As researchers, we should acknowledge difficulties and failures. In a world where everyone struggles to impress with achievements, public trust in science may be enhanced if it is seen as an enterprise where its workers do not simply try to impress, but seek the truth under often unfavorable odds of success. We also need to examine systematically what really has worked to date and the pathways of discovery for such successes. Moreover, we have a large evidence base where we can find out what has not worked so far and where and why we have been misled.
Research findings should be ascribed a credibility level that is different from their formal statistical significance. In the current era of massive hypothesis testing, levels of statistical significance are almost non-interpretable. The p-value threshold of 0.05, which barely worked when there were few hypotheses and investigators, is currently impractical. Circulating p-values increasingly reach depths of 10−4, 10−10, or 10−60. “Details” on how the data are collected, handled, and analyzed can change p-values by log scales.
In the past, we had few research findings; currently we have too many. This is exciting, but we don't know what they mean and how to use them. Credibility of research findings may be visualized in the form of a wide-based pyramid, where most findings have low credibility, and few have high credibility.

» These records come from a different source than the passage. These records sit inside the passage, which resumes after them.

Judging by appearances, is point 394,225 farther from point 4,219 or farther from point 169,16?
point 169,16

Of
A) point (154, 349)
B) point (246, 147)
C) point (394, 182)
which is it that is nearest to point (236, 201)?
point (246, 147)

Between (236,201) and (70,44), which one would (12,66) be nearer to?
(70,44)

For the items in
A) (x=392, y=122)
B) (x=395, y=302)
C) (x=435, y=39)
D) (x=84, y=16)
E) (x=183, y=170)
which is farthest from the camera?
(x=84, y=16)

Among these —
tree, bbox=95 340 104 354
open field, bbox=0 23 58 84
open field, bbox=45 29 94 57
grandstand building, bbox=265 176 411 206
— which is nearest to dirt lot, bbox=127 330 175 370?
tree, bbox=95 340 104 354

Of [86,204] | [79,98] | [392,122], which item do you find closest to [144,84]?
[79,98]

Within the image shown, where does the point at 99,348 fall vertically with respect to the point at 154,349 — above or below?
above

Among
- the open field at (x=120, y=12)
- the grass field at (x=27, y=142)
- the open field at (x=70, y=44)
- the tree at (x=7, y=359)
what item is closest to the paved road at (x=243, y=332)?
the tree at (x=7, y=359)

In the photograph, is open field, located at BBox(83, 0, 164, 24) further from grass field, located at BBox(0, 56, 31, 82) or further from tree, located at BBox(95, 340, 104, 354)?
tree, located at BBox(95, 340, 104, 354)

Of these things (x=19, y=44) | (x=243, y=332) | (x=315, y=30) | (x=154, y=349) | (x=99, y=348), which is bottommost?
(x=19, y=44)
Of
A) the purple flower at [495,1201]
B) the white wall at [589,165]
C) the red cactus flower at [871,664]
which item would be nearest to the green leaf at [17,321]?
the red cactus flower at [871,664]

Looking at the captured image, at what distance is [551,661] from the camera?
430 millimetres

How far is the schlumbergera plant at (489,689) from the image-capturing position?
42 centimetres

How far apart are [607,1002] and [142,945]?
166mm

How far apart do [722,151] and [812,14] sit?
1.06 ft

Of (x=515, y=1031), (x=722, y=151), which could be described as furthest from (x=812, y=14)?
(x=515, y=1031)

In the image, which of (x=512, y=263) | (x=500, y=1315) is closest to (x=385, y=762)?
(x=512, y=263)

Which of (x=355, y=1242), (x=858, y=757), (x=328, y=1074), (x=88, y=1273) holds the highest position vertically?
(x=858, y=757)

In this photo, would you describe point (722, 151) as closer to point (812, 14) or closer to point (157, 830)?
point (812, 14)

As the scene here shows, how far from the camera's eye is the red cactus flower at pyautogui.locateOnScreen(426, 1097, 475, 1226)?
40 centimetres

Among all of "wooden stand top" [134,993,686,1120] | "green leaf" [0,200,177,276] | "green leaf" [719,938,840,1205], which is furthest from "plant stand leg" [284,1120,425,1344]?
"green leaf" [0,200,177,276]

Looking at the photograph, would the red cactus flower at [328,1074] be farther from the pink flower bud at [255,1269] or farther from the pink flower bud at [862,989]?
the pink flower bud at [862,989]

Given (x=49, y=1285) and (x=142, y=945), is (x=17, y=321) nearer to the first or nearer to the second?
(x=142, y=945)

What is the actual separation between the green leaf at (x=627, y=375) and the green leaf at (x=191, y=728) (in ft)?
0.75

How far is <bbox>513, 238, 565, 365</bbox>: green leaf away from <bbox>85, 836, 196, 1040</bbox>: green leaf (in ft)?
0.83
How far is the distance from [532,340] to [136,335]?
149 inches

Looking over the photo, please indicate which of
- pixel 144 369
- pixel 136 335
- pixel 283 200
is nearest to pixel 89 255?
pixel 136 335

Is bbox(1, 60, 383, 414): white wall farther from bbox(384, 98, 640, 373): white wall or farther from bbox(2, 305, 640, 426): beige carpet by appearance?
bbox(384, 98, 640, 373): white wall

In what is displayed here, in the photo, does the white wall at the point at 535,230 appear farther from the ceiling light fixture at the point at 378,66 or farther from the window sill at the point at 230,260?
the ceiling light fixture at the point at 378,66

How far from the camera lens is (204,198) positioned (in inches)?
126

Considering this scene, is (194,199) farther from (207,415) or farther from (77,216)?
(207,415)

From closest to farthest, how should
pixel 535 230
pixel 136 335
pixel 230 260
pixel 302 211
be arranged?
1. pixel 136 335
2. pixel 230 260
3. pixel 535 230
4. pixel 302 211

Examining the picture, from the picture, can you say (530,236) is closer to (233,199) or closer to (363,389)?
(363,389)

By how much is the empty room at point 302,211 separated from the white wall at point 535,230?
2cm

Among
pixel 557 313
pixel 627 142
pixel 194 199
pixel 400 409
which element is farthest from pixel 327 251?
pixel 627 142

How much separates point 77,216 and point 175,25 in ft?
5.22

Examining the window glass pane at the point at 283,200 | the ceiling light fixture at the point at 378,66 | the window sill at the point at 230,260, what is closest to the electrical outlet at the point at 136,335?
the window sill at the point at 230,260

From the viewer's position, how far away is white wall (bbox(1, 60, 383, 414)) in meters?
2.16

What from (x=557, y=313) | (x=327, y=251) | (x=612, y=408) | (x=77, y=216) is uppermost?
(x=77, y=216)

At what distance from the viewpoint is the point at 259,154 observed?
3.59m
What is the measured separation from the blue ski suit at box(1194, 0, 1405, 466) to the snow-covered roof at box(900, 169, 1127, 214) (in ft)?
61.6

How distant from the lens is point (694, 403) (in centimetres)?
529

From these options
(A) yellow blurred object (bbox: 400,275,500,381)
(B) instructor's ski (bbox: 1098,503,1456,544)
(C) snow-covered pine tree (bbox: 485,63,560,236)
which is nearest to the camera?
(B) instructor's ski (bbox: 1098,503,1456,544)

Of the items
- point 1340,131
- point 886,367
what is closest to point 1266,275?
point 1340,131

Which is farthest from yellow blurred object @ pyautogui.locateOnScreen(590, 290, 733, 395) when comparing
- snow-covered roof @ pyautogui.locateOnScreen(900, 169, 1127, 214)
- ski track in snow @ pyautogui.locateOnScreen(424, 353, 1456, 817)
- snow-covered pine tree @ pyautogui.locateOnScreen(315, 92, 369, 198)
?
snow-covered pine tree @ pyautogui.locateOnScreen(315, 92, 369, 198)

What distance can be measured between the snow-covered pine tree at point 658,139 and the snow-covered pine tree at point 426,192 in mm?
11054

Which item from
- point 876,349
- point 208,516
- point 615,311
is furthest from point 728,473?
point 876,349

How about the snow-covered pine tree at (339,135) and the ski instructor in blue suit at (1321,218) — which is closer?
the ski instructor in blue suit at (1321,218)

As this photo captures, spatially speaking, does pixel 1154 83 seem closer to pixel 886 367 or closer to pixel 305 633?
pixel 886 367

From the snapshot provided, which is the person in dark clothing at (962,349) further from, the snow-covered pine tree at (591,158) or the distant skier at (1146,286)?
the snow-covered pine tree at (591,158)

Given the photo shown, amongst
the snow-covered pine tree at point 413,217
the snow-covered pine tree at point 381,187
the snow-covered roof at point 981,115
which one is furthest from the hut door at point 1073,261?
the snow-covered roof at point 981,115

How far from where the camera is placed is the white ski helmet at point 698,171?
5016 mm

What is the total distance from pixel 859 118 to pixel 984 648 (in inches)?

RCTs can test findings that are somewhere between the middle to the top of the credibility pyramid. Target selection should be careful and systematically evidence based. Apart from attention to design, power, and protection from biases, this requires also careful strategic planning for designing research agendas and making sense of the overall picture of all RCTs in each field [56
]. Designing trials in isolation or with non-scientific priorities creates fragmented, irrelevant evidence.
Finally, replication in the current era is probably as important as or even more important than discovery. Replication alone does not protect against bias. Studies with inherently bad design may be prone to replication if the same errors are repeated, while well-designed studies tend to replicate only when they are correct [58
]. Replication requires rigorous evaluation with consistency in a variety of repeated tests. Scientific credit has traditionally been given to discoverers, but for many research fronts, discovery is currently an automated multiple testing process. The more difficult challenge is to dismiss false discoveries and materialize some truly useful findings.